TARPON SPRINGS — Getting soaked, squirted or squealed upon was all part of a day's fun at the new splash park in Tarpon Springs.
"I'm dumping buckets of water all over my sister," chortled Delaney Williams, 9.
The new spray ground opened at the northeast corner of Live Oak Street and Safford Avenue, next to the city's dog park, on June 28.
The city plans to spend about $600,000 for the splash park and new restrooms.
But it's all free at the door.
On opening day, little mermaids and sea captains ran under waterfalls, sat on bubbling fountains, and enjoyed the massage of jet sprays, all while keeping the moms, dads or grandparents abreast of the day's developments.
"I went down the slide on my belly," said Koltin Savage, 5.
"A stingray sprayed water out of its mouth at me," said his little brother, Trygg Savage, 3.

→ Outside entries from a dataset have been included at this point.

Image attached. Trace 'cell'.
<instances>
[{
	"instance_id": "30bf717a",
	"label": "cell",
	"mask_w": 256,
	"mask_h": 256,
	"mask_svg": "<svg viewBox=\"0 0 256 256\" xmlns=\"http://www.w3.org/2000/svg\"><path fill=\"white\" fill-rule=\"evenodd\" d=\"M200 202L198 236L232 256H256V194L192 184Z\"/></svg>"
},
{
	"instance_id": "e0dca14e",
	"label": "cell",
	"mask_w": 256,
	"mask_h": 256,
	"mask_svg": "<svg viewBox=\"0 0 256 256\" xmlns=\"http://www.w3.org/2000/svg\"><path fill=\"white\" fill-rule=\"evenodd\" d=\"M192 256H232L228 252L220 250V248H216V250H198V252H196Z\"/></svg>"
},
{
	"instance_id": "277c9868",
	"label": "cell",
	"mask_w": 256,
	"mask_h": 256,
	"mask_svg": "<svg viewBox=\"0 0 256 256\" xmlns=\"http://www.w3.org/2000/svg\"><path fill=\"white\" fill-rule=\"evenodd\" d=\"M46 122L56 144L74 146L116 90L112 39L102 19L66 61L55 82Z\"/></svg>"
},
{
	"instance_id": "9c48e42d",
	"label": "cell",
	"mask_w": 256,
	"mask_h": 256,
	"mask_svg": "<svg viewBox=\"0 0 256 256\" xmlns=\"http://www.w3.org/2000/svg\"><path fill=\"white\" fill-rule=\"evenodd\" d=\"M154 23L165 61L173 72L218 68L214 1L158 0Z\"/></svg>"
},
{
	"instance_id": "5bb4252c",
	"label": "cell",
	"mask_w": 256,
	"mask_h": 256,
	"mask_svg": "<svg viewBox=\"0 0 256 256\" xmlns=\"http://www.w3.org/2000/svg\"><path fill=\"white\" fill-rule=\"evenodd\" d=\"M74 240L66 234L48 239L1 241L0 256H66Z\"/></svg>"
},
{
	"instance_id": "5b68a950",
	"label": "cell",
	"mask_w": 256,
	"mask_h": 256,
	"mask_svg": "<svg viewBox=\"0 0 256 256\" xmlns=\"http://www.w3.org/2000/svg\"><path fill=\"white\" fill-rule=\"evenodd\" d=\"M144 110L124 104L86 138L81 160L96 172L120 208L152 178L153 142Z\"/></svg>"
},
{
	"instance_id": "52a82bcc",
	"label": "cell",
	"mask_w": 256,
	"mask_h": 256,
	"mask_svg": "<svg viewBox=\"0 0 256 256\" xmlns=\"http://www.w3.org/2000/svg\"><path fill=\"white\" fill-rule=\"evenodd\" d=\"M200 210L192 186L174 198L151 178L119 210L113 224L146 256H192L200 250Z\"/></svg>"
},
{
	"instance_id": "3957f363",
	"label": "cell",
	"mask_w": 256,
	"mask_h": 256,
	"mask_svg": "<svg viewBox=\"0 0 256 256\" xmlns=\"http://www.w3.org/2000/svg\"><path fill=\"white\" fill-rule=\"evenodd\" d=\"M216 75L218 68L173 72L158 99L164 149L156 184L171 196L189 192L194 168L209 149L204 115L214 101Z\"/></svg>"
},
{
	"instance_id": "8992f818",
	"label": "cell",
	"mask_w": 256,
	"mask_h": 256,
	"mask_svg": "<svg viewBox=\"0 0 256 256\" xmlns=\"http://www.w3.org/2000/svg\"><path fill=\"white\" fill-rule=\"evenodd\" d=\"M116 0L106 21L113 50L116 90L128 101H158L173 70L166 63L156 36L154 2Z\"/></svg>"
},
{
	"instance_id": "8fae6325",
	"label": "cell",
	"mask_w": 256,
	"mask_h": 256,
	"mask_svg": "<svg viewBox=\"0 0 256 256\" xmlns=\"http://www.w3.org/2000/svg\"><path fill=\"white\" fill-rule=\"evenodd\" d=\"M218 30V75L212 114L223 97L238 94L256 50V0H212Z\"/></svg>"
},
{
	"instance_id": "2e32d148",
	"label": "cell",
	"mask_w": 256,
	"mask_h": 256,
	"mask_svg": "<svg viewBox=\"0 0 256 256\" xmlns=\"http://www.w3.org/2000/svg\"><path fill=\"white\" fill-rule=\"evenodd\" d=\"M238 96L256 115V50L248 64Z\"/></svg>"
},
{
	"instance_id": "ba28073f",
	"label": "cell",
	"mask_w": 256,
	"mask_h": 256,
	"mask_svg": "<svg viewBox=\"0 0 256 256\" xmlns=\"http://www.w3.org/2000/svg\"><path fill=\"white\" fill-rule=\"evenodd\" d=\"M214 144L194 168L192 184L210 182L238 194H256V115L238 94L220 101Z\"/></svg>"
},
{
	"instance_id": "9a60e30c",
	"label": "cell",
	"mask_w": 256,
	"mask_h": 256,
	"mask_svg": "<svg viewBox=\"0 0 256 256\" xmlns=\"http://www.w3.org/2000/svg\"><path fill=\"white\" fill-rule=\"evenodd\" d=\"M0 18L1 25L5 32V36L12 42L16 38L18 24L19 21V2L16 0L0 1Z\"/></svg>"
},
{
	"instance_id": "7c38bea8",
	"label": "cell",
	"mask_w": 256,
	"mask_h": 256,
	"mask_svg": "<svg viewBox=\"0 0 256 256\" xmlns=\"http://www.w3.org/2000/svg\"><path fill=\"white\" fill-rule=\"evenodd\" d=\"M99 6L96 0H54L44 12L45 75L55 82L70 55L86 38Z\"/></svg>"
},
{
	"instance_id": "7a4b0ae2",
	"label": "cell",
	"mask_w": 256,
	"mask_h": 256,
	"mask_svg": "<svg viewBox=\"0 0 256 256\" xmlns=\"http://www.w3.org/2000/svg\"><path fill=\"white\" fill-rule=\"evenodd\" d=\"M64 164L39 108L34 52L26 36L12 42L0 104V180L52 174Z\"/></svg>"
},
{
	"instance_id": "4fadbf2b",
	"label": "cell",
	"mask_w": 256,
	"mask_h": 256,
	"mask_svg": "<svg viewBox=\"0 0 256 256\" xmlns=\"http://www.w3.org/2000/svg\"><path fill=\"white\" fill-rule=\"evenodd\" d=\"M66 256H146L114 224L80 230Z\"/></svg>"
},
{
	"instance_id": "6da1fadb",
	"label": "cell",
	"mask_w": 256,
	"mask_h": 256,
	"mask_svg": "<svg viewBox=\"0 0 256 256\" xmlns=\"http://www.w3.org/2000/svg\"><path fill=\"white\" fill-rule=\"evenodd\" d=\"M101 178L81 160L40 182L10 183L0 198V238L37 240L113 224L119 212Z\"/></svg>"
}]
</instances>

Dunedin and Oldsmar have similar splash parks, and Largo has a splash area in its Highland Family Aquatic Center.
Tarpon Springs has packed its park with Greek- and maritime-themed structures, including a manatee, tarpon, pelican, sponge diver and the centerpiece, a lighthouse (to mimic the Anclote Key lighthouse). The park is best suited for toddlers and elementary school-age students, but many parents get in on the fun, too. Four shade canopies with benches underneath help onlookers keep cool.
"We've been thinking about this for four or five years, and it's everything we envisioned and more," City Manager Mark LeCouris said.
A Strike Guard lightning protection system monitors the skies and shuts down the water in the park when lightning is within five miles. LeCouris said people have called in to report the system isn't working.
"I tell them: If it shuts down, look at the sky," he said.
The park is open daily, year-round from 10 a.m. until dusk.
"I just love this place!" said Abigail Allen, 9, of New Port Richey. "You get to play outdoors in the sun with your whole family."
Her mother, Lisa Bahr, who donned a bathing suit and sat beneath a gushing geyser, seemed to enjoy the refreshing cascade of water as much as her daughter. And she liked that the spray ground seemed safer and more sanitary than a traditional swimming pool.
"You can relax a little more this way," she said.
"Yeah, there's no urine in the water," Abigail added.
Leah Blaisdell, 48, said she'd like to see more free splash parks around the area.
"It's our first time being here and I think it's absolutely fabulous. This has brought the community together in a cool and safe environment."
Nancy Rhoads, 71, sat in the shade and watched her grandson Noah play.
"He's having such a good time, it's going to be hard to get him out of here."